Incluso la resolución del Tribunal Supremo sobre Sortu, impidiendo su legalización y que concurra a las elecciones de mayo, ha servido para despejar algunas maledicencias que sugerían alguna connivencia del Ejecutivo de Zapatero- Rubalcaba con los planes de los ex batasunos. Y, así, Zapatero, de cuya sonrisa va quedando cada vez menos, para pasar a ser el hombre del rostro preocupado, adquiere una nueva dimensión… Justo cuando ya apenas queda un español que no esté convencido de que tirará la toalla y anunciará -no sé si antes o después de las elecciones del 22 de mayo_ que no se presentará a la reelección en 2012.

Las maniobras para la sucesión ya son menos que disimuladas. Carme Chacón, aprovechando su posición de casi comandante en jefe de las tropas combatientes, aparece por todos los rincones, incluso apoyando a candidatos en mítines preelectorales. Rubalcaba, recuperado de su enfermedad, aparece algo desdibujado estos días, y es patente el castigo anímico que sufre en el Parlamento con la repetición, quizá algo abusiva, de los ataques que le dirigen desde la oposición a cuenta del «caso Faisán».
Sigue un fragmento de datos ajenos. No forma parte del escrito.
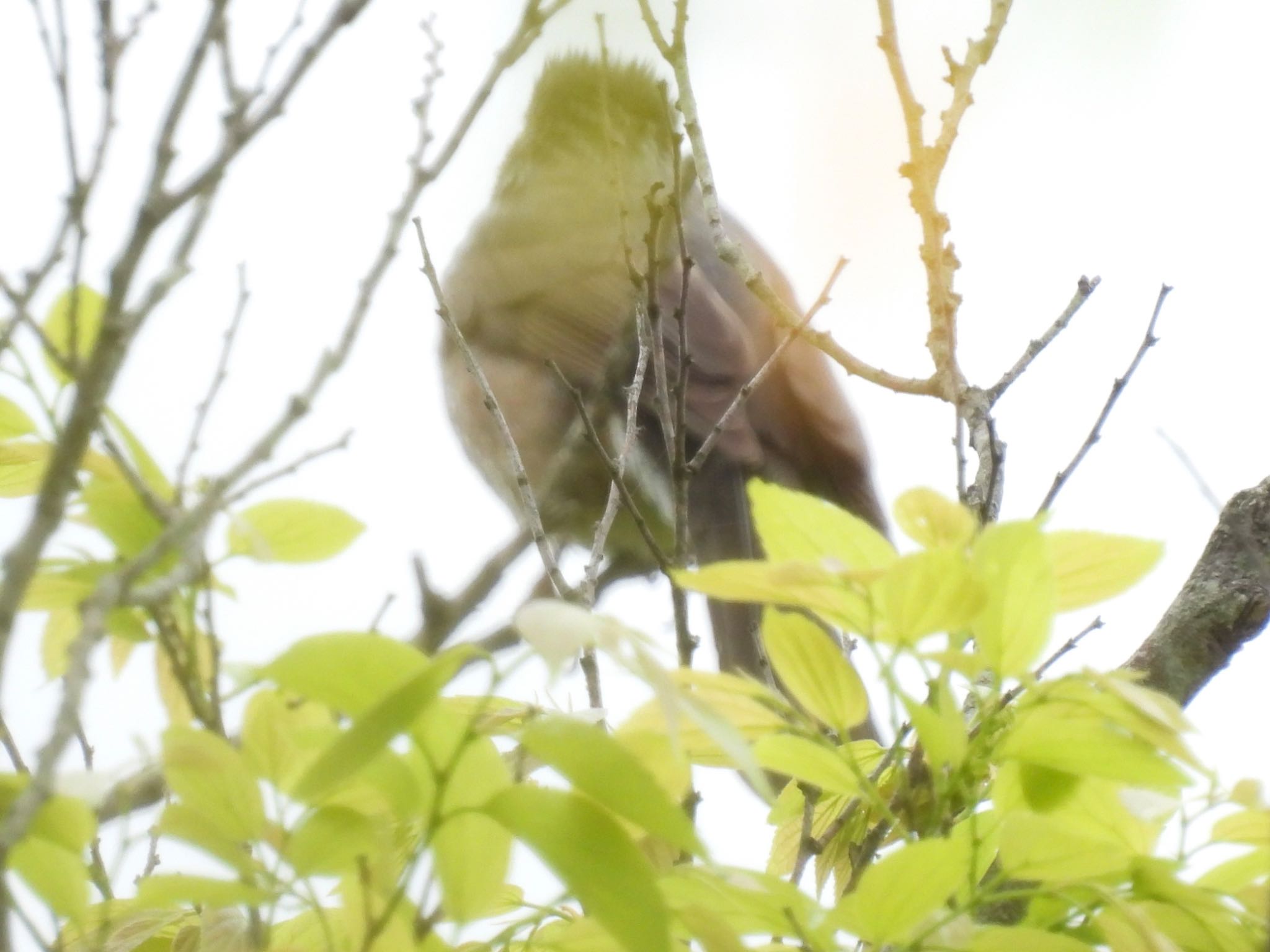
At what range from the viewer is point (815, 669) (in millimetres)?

Tengo la sensación, en cualquier caso, de que todo el PSOE está tomando posiciones en torno a una u otro candidatos a liderar la candidatura socialista en las elecciones generales y quizá también el propio partido -un importante miembro del PSOE me sugirió incluso que Zapatero podría pasar a presidir el partido, un cargo casi honorífico que ahora ocupa Manuel Chaves–. Muy pocos apuestan, ni quieren, la permanencia de ZP, por mucho que piensen que su estatura se agranda algo en estos días de convulsiones internacionales. Ya lo he dicho algunas veces: Zapatero, haga su anuncio cuando lo haga -y no me explico que no lo haga ya, permitiendo que la campaña electoral se circunscriba a un mero debate-plebiscito sobre «Zapatero se va-Zapatero se queda»–, el presidente parece decidido a marcharse, buscando un futuro lugar acogedor en las páginas de la Historia.